A: AW GoOn
allows you to launch a number of selected
applications with Full Administrator
Privileges without UAC prompts and need to
enter any Administrator credentials.
AW GoOn is not the same as the RunAs console
utility, it is totally different.Q: Is this a breakthrough?
A: It is a real breakthrough and for the
following reasons:
It is much safer than entering Administrator
credentials every time you need.
It is much easier, just point and click to
launch the application with Full Administrator
Privileges without UAC prompts (if you are on
Windows 7, Server 2008 or Vista).
The user does not need to have any
Administrators Group account on the computer, he
may be just a Standard User without further
accounts.
Unlike other solutions, it does not make
applications run under the Local System, they
run indeed under a Full Privileged Administrator
account.
Q: Why it is
safer than any other solution?
A: AW GoOn is safer because the applications you
have selected to run with Full Administrator
Privileges can not be tampered with! You have a
full guarantee that you are launching the
applications you selected and not others with
the same names in the same paths and even with
the same interfaces (for example, if a virus
attaches to them)!
Since there is no need to provide Administrator
Credentials in any circumstance to launch the
selected applications\files, this means as well
that either in the office or at home there are
no reasons to provide users with Administrator
Accounts.
Q: How is it
possible to launch High-Privileged applications
without Administrator Account credentials?

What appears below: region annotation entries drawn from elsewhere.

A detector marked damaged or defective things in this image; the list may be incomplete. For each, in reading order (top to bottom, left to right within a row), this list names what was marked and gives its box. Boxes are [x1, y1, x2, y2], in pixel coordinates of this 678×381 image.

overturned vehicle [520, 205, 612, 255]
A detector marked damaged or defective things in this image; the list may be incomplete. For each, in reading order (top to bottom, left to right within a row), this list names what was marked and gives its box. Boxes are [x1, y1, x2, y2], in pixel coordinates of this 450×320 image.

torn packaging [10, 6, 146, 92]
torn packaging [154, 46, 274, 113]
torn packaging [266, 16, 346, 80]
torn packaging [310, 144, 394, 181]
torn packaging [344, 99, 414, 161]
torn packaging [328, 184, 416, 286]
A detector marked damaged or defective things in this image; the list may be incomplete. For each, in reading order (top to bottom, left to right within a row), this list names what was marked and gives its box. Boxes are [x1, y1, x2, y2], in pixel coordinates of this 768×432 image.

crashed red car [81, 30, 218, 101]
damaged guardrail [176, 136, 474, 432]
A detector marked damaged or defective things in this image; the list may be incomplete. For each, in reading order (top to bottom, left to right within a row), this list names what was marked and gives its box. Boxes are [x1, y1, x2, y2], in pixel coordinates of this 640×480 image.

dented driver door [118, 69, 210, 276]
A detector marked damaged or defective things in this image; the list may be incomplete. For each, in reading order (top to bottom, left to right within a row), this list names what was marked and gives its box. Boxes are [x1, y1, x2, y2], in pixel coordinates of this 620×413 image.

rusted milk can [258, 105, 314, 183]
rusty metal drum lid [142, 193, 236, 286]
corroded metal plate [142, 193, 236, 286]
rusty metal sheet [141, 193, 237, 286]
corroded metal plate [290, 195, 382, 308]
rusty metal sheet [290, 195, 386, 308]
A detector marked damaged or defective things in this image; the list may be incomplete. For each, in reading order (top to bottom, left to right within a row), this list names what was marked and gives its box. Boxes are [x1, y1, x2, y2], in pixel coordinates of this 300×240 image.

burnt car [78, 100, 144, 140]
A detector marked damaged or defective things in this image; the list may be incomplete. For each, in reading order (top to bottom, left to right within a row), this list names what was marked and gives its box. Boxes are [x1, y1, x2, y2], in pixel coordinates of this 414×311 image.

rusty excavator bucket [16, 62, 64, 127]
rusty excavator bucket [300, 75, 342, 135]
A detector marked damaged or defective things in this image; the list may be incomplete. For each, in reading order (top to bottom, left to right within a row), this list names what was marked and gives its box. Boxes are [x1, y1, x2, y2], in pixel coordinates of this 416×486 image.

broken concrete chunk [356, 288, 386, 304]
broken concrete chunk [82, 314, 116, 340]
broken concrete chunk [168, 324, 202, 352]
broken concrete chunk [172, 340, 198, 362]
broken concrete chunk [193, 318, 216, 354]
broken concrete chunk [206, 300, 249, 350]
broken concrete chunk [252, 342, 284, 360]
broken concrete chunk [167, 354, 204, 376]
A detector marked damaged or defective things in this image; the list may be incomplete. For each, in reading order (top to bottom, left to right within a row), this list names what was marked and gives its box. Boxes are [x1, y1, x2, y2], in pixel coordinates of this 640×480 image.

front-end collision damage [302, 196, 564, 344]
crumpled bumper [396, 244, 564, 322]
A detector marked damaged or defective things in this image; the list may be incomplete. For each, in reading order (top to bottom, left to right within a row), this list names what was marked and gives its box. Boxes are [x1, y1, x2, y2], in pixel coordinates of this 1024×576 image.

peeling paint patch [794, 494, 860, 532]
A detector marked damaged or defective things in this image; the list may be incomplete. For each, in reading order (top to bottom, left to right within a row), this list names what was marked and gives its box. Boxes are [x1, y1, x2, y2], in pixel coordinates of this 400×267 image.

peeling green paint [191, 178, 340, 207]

A: When an account is setup, Administrator
Account credentials have to be provided. Those
credentials are encrypted in multiple ways
turning unfeasible its recovery by any practical
means. Moreover, different computers have
different encrypting keys, which render
impossible to produce a generic decrypting
method. On top of that, the parts of the AW GoOn
software handling critical operations are
strongly encrypted as well, can't be decrypted
by any current hacker tools. The protection
given by AW GoOn is at the highest possible
level that can be achieved these days.
Q: Why it is
easier with AW GoOn?
A: The principle that makes it easier is that
you only need to log in to the AW GoOn software
with some password to be able to launch the
applications/files from the list. Once logged in
you can launch any number of them until you log
off or turn off your computer. In a real
scenario, you may be a full time Standard User
on that computer, without knowledge of
credentials of any member of the Administrators
Group.
Q: Is it
possible to use AW GoOn to run or install
software by categories? For example, ActiveX
controls, Setup.exe or Setup.msi files?
A: We can not keep a safe environment while at
the same time open a door for external
contamination of the environment. Installing
ActiveX controls and new applications in the
computer is indeed a task for an Administrator
not for a Standard User. We have seen
self-proclaimed software lockdown solutions
going that route, but in our opinion it is even
more dangerous than letting users run as
Administrators.
Q: AW GoOn
appears simple, can I rely on it?
A: Not simple, it is made to be easy to use, but it is
very sophisticated and powerful. A great effort
has been made, and extensive tests performed, to
prevent every possible form of privilege
escalation, i.e, a Standard User or malware gain
higher privileges. For example, it is very
unlikely to find that a buffer overflow will
handle control to any malware.
Q: Can the
Administrator password be found if AW GoOn is
decompiled?
A: That is not possible, critical parts of AW
GoOn solution can not be decompiled by any known
means. Even if decompilation could succeed, it
is impossible to decrypt the Administrator
password because it is partially encrypted with
the Login password. Finally, the place where the
Administrator's password is stored can not be
read by a Standard User Account.
Q: Can the
Administrator password be found by using a
debugger to single-step the program and search
memory?
A: That question does not apply here, simply
because Standard User Accounts have no privilege
for that. A high-skilled hacker running with
high-privileges can in theory do that with any
kind of software, but that is not the case here
and is just theory.
Q: Which
precautions must an Administrator take when
selecting applications to be launched by AW
GoOn?
A: Applications able to fork new child processes
must not be selected when the environment is not
fully trustable. For example, selecting cmd.exe,
the command line interpreter, is opening a door
for any other application be launched from it.
Of course, if you are in a trustable environment
you can do it. Same reasoning applies if we
change Policy to allow launching through file
association (selectable from Config.exe).
Q: What
happens if the AW GoOn Gadget is modified?
A: The javascript files of the Gadget can not be
modified by a Standard User Account. Even if
they were modified, that would not entail a
risk, they provide only an interface and every
selection is re-validated.
Q: Can the AW GoOn Login password be guessed by
brute force trials?
A: After a not large number (we will not
disclose how large) of consecutive failures it
will always report failure until next computer
reboot. This turns unfeasible a brute force
attack if the Login password is not too weak.